Big data has been taking the world of technology by storm. It is a word that has entered every meeting and memo promising magical insight into the working of the business. The reality however has exposed numerous pitfalls with regard to big data overriding expertise. Is the concept a hit even if it does not lead a company any closer to making the right decision?
Too little versus too much information
Before the debut of the concept of big data, decisions went wrong because they were based on too little information. Unfortunately decisions made today are based on too much information and they still are just as wrong as before. It has become what is known today as ‘stupid data’.
The data is referred to as ‘stupid’ as it is either misunderstood or misused. Data by itself cannot be stupid or anything else for that matter. It is the human involvement that gives it characteristics. The review process becomes overwhelming and therefore misunderstood or misconstrued.
Most industry experts seem to pin the unreasonable expectations behind big data as the main culprit for the birth of stupid data.
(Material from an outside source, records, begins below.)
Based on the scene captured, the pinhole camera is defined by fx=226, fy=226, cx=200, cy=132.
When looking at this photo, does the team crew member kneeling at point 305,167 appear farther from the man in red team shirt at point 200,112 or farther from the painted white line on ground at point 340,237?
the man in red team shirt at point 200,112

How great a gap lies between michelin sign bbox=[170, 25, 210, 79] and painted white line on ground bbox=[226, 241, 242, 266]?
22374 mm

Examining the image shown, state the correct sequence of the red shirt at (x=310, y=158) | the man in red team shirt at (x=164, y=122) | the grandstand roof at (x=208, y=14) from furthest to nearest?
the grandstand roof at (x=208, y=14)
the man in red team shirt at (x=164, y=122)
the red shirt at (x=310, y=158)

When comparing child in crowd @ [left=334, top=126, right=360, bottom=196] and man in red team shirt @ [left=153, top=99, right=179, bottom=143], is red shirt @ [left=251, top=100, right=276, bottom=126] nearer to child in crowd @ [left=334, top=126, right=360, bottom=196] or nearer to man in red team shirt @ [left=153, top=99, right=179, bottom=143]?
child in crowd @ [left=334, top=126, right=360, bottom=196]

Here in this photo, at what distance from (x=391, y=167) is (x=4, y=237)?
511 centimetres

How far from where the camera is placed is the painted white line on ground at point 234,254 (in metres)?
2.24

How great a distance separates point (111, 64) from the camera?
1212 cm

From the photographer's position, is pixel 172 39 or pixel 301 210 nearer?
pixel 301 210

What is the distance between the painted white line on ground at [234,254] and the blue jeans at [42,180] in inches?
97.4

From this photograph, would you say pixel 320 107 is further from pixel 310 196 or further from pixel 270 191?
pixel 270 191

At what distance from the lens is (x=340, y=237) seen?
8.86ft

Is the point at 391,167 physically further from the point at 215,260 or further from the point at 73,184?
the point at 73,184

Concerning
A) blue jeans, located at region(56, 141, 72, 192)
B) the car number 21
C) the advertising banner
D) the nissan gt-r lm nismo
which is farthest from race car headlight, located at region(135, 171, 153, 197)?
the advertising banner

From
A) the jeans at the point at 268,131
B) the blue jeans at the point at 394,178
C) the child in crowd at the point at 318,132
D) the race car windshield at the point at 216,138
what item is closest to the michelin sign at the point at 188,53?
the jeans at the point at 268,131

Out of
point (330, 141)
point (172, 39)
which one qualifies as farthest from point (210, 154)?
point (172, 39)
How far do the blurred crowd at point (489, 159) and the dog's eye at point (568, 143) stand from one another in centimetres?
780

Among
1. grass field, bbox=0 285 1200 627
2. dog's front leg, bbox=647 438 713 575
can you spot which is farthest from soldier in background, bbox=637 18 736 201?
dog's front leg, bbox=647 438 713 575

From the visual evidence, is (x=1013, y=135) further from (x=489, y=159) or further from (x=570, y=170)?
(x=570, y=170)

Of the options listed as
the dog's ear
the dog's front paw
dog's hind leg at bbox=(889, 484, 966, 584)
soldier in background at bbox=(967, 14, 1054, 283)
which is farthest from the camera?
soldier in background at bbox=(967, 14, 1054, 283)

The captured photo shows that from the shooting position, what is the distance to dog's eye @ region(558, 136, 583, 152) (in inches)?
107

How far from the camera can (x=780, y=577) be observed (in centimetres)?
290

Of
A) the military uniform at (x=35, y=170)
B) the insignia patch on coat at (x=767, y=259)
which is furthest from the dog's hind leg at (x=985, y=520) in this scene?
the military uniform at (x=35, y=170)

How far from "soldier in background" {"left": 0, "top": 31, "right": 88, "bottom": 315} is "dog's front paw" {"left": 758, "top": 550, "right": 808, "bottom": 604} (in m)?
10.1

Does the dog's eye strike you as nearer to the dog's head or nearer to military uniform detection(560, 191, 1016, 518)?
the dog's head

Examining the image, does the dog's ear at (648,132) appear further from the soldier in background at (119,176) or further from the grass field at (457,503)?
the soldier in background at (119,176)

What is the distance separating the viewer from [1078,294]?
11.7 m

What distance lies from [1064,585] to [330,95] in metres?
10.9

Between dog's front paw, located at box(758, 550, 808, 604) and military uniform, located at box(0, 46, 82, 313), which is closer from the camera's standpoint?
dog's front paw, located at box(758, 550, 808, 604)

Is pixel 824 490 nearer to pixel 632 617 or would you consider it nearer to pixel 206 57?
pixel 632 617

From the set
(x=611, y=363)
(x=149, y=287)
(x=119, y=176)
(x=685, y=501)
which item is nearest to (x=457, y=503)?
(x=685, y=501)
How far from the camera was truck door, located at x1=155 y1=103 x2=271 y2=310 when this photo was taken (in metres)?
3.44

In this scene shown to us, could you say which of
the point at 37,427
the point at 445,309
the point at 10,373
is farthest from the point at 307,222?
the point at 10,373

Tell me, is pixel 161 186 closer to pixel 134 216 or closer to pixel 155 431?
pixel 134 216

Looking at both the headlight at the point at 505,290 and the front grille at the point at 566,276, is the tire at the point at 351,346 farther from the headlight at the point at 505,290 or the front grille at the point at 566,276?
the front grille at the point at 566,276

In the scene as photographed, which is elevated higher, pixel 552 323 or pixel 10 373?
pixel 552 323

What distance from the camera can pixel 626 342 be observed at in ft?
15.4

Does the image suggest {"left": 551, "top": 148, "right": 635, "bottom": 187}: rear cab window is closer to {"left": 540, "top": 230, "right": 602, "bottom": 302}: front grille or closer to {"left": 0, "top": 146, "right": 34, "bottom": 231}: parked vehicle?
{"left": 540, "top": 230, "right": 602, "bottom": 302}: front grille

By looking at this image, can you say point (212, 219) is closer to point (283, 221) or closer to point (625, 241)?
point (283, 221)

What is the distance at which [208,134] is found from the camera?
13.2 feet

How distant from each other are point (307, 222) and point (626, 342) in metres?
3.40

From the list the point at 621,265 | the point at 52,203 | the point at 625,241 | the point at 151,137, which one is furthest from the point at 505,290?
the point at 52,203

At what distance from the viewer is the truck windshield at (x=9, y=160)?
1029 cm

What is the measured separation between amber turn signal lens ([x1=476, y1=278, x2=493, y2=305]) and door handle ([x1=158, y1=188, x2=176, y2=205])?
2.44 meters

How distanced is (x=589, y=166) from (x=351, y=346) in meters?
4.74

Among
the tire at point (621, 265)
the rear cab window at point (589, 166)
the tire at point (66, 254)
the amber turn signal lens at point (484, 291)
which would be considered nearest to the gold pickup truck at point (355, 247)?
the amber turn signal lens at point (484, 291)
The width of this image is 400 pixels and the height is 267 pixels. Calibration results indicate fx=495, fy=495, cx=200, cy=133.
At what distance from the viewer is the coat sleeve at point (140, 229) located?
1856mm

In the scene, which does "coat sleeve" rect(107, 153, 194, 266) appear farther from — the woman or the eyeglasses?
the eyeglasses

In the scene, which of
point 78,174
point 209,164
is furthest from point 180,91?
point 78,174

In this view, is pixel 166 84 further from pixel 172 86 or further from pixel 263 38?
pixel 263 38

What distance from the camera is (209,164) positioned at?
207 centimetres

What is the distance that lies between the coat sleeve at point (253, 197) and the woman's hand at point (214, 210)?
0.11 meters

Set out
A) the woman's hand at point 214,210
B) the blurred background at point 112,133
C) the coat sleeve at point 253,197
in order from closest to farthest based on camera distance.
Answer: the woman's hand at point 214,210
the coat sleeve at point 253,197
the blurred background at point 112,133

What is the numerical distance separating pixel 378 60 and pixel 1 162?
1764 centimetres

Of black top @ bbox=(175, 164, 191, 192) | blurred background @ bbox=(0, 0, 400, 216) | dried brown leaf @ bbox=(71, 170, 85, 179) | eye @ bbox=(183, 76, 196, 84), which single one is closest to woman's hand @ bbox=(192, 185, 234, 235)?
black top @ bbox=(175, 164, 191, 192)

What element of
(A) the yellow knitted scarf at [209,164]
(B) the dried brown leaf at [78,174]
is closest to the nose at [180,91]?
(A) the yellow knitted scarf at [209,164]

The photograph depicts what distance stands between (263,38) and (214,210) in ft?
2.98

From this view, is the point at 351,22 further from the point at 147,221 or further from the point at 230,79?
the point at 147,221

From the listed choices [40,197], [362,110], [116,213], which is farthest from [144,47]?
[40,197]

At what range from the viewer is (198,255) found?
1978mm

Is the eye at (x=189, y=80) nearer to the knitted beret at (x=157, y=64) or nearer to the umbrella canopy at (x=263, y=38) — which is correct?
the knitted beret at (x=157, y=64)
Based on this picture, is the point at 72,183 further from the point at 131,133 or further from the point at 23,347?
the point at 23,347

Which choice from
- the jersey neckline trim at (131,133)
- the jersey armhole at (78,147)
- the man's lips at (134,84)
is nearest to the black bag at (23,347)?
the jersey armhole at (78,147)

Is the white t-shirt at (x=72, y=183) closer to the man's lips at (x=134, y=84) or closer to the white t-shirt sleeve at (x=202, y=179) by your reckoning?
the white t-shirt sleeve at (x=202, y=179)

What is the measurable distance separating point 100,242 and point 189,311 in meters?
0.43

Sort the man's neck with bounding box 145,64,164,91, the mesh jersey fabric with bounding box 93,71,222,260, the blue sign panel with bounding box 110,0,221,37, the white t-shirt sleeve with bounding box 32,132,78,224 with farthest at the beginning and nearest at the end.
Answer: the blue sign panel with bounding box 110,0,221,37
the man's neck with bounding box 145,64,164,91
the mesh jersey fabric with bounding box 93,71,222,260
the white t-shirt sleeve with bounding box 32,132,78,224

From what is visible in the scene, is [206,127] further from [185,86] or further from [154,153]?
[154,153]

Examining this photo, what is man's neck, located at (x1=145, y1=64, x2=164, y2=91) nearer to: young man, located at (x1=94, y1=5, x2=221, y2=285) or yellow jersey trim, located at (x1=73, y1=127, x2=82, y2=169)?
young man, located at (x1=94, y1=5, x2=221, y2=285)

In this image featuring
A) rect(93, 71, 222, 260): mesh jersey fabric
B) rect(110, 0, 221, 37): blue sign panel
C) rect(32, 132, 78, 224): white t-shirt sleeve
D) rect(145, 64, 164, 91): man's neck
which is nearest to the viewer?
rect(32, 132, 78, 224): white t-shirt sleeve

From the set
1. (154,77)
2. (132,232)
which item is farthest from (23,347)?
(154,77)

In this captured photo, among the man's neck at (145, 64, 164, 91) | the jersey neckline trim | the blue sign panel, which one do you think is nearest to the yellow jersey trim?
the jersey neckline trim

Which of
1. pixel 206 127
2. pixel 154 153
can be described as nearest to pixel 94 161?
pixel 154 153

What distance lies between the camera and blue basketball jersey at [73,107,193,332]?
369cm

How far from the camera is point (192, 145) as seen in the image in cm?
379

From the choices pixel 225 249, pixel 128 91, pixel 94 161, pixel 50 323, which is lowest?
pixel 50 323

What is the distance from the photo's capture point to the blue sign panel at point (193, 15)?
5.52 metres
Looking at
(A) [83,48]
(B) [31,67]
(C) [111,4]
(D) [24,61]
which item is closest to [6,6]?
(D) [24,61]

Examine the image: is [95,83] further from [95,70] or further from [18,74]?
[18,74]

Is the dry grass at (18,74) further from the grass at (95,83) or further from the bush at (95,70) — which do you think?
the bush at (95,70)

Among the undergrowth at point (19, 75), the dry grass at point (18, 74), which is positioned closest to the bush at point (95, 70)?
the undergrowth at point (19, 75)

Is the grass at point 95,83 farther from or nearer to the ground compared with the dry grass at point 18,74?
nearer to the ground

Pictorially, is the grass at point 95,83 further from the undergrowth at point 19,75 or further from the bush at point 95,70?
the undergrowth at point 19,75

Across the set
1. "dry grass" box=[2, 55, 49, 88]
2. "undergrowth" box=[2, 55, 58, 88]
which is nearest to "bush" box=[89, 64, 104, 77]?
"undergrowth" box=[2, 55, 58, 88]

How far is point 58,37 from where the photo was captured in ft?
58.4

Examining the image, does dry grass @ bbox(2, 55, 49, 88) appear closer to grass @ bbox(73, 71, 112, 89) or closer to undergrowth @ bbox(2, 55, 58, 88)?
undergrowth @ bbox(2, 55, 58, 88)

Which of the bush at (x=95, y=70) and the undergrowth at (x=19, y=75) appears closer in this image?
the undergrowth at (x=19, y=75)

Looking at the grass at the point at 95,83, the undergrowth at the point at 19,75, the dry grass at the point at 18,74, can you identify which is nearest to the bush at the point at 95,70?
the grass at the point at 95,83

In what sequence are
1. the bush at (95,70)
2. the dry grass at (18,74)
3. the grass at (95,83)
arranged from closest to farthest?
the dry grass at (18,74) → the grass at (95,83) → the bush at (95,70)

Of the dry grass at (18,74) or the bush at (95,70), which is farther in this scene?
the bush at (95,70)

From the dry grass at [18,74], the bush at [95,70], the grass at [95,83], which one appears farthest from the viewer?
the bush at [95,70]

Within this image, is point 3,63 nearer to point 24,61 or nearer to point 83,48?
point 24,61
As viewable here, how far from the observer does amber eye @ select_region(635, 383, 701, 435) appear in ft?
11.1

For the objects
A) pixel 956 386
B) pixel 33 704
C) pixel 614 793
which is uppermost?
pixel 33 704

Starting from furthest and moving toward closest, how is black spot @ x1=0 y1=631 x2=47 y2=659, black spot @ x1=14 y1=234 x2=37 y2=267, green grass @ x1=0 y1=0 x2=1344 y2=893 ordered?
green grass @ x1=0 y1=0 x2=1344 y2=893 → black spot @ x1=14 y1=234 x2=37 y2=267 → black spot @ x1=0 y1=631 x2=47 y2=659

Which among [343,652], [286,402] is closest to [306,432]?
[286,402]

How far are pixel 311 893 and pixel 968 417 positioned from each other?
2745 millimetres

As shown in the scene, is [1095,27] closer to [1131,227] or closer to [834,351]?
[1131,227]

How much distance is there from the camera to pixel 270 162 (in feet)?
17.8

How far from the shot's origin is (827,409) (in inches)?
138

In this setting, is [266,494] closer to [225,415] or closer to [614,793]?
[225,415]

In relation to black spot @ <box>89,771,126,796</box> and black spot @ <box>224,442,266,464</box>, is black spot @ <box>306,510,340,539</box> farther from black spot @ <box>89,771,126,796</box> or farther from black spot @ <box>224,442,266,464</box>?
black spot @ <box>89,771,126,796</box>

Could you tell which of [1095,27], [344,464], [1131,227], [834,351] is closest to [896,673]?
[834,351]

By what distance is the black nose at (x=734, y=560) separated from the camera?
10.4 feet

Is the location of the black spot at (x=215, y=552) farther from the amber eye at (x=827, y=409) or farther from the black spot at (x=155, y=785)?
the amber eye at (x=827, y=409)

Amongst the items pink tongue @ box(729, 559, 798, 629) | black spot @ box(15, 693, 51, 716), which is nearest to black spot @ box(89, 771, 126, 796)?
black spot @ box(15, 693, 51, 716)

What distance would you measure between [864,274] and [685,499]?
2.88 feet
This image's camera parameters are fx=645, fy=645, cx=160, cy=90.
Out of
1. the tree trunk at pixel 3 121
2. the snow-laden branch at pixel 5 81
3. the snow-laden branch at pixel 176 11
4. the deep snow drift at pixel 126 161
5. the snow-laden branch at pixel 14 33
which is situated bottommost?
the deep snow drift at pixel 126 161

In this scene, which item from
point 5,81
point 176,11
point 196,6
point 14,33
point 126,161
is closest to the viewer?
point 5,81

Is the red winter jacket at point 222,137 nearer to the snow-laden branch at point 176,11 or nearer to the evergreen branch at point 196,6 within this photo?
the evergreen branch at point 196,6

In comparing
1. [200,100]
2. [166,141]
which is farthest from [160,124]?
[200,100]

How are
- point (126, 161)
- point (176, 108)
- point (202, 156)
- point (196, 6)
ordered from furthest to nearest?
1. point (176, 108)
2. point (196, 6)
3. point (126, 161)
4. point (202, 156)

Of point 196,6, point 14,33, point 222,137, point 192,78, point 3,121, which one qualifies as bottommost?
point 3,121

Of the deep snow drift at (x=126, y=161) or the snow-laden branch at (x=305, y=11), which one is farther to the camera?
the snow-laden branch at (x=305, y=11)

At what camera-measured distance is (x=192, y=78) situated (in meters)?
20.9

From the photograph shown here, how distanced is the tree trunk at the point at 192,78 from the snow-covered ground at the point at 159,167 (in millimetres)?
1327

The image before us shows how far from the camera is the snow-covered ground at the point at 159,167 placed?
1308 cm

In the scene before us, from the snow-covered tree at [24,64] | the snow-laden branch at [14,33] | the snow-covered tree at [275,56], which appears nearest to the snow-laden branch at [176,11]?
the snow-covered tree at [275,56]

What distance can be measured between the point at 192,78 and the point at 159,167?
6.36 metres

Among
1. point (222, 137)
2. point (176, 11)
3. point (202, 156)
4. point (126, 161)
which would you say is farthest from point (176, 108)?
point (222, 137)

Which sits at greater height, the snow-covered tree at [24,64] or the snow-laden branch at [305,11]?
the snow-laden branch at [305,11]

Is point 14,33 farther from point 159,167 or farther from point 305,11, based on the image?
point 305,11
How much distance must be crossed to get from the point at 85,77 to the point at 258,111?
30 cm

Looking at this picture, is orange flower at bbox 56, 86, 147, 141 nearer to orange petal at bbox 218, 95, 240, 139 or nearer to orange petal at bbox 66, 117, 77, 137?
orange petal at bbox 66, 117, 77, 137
The endless set of promises for magical understanding set the whole idea up for failure. Understanding big data for what it really is can be the only way to let it reach its full potential while circumnavigating the pitfalls.
Here are the major pitfalls that commonly sink the big data ship.
Paralyzing amount of information
A larger set of data does not necessarily translate into a better decision making process. Instead the opposite is often true. Larger sets of data can make accurate evaluation that much harder making good decisions difficult to come by.
Alvin Toffler in his book “Future Shock” written in the 1970s spoke about the effects information overload. The concept of the paralyzing effect of too much information, however was not grasped till the advent of big data and consequently stupid data.
The fact remains that raw data itself cannot answer any decision making questions. A careful evaluation of the facts surrounding the data and then the data itself is the magic equation to getting the right answers. Continuing in the same vein then, as the data grows in size, the evaluation process should also grow in terms of sophistication and clarity. The approach to the data set makes a world of difference. Drawing unnecessary conclusion is a major pitfall that should definitely be avoided. Trends, correlations and hard questions are the answers in many ways to avoiding the pitfall of drawing wrong decisions.
Wearing blinkers during the analysis
Pure data cannot be the only raw material in making decisions. Team experience is often discounted wholly by novices in favor of pure data. The experience of the team as a whole and as individuals will offer real world scenarios which can offer insights that data is simply incapable of providing.
While collective experience is important, the gut instinct also has value in business decision making. Both experience, data and instinct should be collected, measured and investigated in equal terms.
The leadership team in businesses often have experienced veterans and the answers for many business questions are already there in the minds of the team members. Effective discussions between the team members with the data set will lead to informed decisions based on both the data and the expertise. Data can be used to settle disputes but relying on it solely is not a good idea.
Uncertainty and the decision making process
Data alone does not eliminate uncertainty. While it does reduce significant amounts of uncertainty, it is not a magic wand that can be waved at any time to eliminate the unwanted stressors.
Most of the unrealistic expectations on big data stem from the fact that it can eliminate uncertainty completely. It can also lead to frustration, letdown and company paralysis that can be debilitating in a business world that is constantly on the move.
This frustration and debilitating paralysis was IBM’s experience before the turn of the century when the company turned its fortunes around to everyone’s surprise. Lou Gerstner spoke about the toxic culture at IBM in a Forbes article and was quoted as saying that IBM was struggling with “studying things to death” and “obsessive perfectionism”.
The human experience is not studied or understood as much as it should be. This becomes a problem in a scenario where experience is pitted against data. The business world is complex and often imperfect. Therefore all decisions will involve a measure of uncertainty which can never be discounted completely. The best decision makers or the ones who are most successful will recognize and understand the uncertainty in their decisions, reduce them as much as possible and move to the next decision. This is the only way to navigate around the pitfall of uncertainty.
Data is a means to finding the answer and not the answer itself. In order to make big data truly big, one has to use it in an effective combination with team experience, instincts and look toward data as a guide. The combination is one that will allow the business to control the data instead of letting the data control and run the business. Instead of shying away from big data or making it stupid data, businesses should use the data to their advantage and make informed decisions.